Data:
╭──
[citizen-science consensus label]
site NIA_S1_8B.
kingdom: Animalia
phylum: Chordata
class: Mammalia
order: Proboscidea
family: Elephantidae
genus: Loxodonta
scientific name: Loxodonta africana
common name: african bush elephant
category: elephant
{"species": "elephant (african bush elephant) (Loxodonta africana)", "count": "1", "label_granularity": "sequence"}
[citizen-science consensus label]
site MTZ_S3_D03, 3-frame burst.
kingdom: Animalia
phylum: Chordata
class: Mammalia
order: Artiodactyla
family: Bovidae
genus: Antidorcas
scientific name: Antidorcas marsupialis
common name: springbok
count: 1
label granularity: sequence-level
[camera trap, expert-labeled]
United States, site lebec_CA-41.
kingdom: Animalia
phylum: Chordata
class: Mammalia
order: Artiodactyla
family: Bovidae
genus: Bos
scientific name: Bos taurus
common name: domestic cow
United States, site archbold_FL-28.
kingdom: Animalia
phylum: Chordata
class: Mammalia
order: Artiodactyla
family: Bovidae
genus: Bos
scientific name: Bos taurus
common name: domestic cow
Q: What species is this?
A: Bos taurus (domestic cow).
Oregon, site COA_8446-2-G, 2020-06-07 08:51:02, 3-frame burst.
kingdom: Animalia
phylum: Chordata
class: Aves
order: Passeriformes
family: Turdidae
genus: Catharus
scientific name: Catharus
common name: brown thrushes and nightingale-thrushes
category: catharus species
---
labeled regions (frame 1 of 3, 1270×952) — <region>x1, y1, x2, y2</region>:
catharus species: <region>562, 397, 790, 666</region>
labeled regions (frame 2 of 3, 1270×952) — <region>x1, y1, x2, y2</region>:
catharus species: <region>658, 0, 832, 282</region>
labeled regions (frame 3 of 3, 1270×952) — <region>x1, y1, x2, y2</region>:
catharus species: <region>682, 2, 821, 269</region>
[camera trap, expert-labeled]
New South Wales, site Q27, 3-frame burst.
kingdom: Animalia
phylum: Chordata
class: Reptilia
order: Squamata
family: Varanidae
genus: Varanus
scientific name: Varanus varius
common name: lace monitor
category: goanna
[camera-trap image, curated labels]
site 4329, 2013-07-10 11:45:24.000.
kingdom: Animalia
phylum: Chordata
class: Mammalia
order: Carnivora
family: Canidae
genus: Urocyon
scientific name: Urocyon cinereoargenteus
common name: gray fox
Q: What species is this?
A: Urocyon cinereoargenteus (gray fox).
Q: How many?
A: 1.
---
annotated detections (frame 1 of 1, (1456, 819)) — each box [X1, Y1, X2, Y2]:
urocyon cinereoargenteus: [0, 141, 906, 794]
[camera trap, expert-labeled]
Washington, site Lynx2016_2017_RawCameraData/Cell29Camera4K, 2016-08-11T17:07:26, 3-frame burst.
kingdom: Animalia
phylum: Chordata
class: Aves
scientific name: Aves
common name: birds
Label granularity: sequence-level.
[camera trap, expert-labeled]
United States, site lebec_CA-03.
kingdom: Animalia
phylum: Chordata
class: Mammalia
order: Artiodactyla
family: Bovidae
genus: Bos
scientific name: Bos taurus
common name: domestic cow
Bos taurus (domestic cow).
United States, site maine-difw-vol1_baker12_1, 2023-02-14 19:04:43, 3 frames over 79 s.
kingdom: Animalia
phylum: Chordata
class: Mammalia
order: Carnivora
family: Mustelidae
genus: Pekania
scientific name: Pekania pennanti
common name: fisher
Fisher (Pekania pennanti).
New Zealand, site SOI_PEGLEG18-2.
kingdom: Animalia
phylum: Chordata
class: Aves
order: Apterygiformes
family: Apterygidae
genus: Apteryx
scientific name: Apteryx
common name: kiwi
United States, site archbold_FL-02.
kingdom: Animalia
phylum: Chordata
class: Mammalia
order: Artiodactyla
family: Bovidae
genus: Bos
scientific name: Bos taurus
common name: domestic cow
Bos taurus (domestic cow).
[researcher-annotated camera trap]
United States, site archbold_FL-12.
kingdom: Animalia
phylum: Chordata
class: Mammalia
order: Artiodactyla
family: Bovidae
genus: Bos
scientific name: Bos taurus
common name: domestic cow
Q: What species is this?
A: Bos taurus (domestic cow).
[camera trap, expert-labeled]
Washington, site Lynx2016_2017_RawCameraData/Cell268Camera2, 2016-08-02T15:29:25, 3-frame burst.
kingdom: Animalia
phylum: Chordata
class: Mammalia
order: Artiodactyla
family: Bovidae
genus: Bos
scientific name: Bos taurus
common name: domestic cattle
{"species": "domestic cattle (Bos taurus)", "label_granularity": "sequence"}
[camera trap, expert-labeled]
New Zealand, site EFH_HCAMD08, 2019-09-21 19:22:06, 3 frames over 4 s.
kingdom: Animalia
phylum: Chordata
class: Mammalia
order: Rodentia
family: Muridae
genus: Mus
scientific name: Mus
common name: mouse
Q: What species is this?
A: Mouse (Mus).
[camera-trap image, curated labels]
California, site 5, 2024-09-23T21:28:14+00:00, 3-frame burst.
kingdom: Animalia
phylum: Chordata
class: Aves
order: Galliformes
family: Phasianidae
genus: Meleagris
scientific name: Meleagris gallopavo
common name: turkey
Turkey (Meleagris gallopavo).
╰──
Copy out each entry precisely. Leave nothing out.

Response below:
[citizen-science consensus label]
site NIA_S1_8B.
kingdom: Animalia
phylum: Chordata
class: Mammalia
order: Proboscidea
family: Elephantidae
genus: Loxodonta
scientific name: Loxodonta africana
common name: african bush elephant
category: elephant
{"species": "elephant (african bush elephant) (Loxodonta africana)", "count": "1", "label_granularity": "sequence"}
[citizen-science consensus label]
site MTZ_S3_D03, 3-frame burst.
kingdom: Animalia
phylum: Chordata
class: Mammalia
order: Artiodactyla
family: Bovidae
genus: Antidorcas
scientific name: Antidorcas marsupialis
common name: springbok
count: 1
label granularity: sequence-level
[camera trap, expert-labeled]
United States, site lebec_CA-41.
kingdom: Animalia
phylum: Chordata
class: Mammalia
order: Artiodactyla
family: Bovidae
genus: Bos
scientific name: Bos taurus
common name: domestic cow
United States, site archbold_FL-28.
kingdom: Animalia
phylum: Chordata
class: Mammalia
order: Artiodactyla
family: Bovidae
genus: Bos
scientific name: Bos taurus
common name: domestic cow
Q: What species is this?
A: Bos taurus (domestic cow).
Oregon, site COA_8446-2-G, 2020-06-07 08:51:02, 3-frame burst.
kingdom: Animalia
phylum: Chordata
class: Aves
order: Passeriformes
family: Turdidae
genus: Catharus
scientific name: Catharus
common name: brown thrushes and nightingale-thrushes
category: catharus species
---
labeled regions (frame 1 of 3, 1270×952) — <region>x1, y1, x2, y2</region>:
catharus species: <region>562, 397, 790, 666</region>
labeled regions (frame 2 of 3, 1270×952) — <region>x1, y1, x2, y2</region>:
catharus species: <region>658, 0, 832, 282</region>
labeled regions (frame 3 of 3, 1270×952) — <region>x1, y1, x2, y2</region>:
catharus species: <region>682, 2, 821, 269</region>
[camera trap, expert-labeled]
New South Wales, site Q27, 3-frame burst.
kingdom: Animalia
phylum: Chordata
class: Reptilia
order: Squamata
family: Varanidae
genus: Varanus
scientific name: Varanus varius
common name: lace monitor
category: goanna
[camera-trap image, curated labels]
site 4329, 2013-07-10 11:45:24.000.
kingdom: Animalia
phylum: Chordata
class: Mammalia
order: Carnivora
family: Canidae
genus: Urocyon
scientific name: Urocyon cinereoargenteus
common name: gray fox
Q: What species is this?
A: Urocyon cinereoargenteus (gray fox).
Q: How many?
A: 1.
---
annotated detections (frame 1 of 1, (1456, 819)) — each box [X1, Y1, X2, Y2]:
urocyon cinereoargenteus: [0, 141, 906, 794]
[camera trap, expert-labeled]
Washington, site Lynx2016_2017_RawCameraData/Cell29Camera4K, 2016-08-11T17:07:26, 3-frame burst.
kingdom: Animalia
phylum: Chordata
class: Aves
scientific name: Aves
common name: birds
Label granularity: sequence-level.
[camera trap, expert-labeled]
United States, site lebec_CA-03.
kingdom: Animalia
phylum: Chordata
class: Mammalia
order: Artiodactyla
family: Bovidae
genus: Bos
scientific name: Bos taurus
common name: domestic cow
Bos taurus (domestic cow).
United States, site maine-difw-vol1_baker12_1, 2023-02-14 19:04:43, 3 frames over 79 s.
kingdom: Animalia
phylum: Chordata
class: Mammalia
order: Carnivora
family: Mustelidae
genus: Pekania
scientific name: Pekania pennanti
common name: fisher
Fisher (Pekania pennanti).
New Zealand, site SOI_PEGLEG18-2.
kingdom: Animalia
phylum: Chordata
class: Aves
order: Apterygiformes
family: Apterygidae
genus: Apteryx
scientific name: Apteryx
common name: kiwi
United States, site archbold_FL-02.
kingdom: Animalia
phylum: Chordata
class: Mammalia
order: Artiodactyla
family: Bovidae
genus: Bos
scientific name: Bos taurus
common name: domestic cow
Bos taurus (domestic cow).
[researcher-annotated camera trap]
United States, site archbold_FL-12.
kingdom: Animalia
phylum: Chordata
class: Mammalia
order: Artiodactyla
family: Bovidae
genus: Bos
scientific name: Bos taurus
common name: domestic cow
Q: What species is this?
A: Bos taurus (domestic cow).
[camera trap, expert-labeled]
Washington, site Lynx2016_2017_RawCameraData/Cell268Camera2, 2016-08-02T15:29:25, 3-frame burst.
kingdom: Animalia
phylum: Chordata
class: Mammalia
order: Artiodactyla
family: Bovidae
genus: Bos
scientific name: Bos taurus
common name: domestic cattle
{"species": "domestic cattle (Bos taurus)", "label_granularity": "sequence"}
[camera trap, expert-labeled]
New Zealand, site EFH_HCAMD08, 2019-09-21 19:22:06, 3 frames over 4 s.
kingdom: Animalia
phylum: Chordata
class: Mammalia
order: Rodentia
family: Muridae
genus: Mus
scientific name: Mus
common name: mouse
Q: What species is this?
A: Mouse (Mus).
[camera-trap image, curated labels]
California, site 5, 2024-09-23T21:28:14+00:00, 3-frame burst.
kingdom: Animalia
phylum: Chordata
class: Aves
order: Galliformes
family: Phasianidae
genus: Meleagris
scientific name: Meleagris gallopavo
common name: turkey
Turkey (Meleagris gallopavo).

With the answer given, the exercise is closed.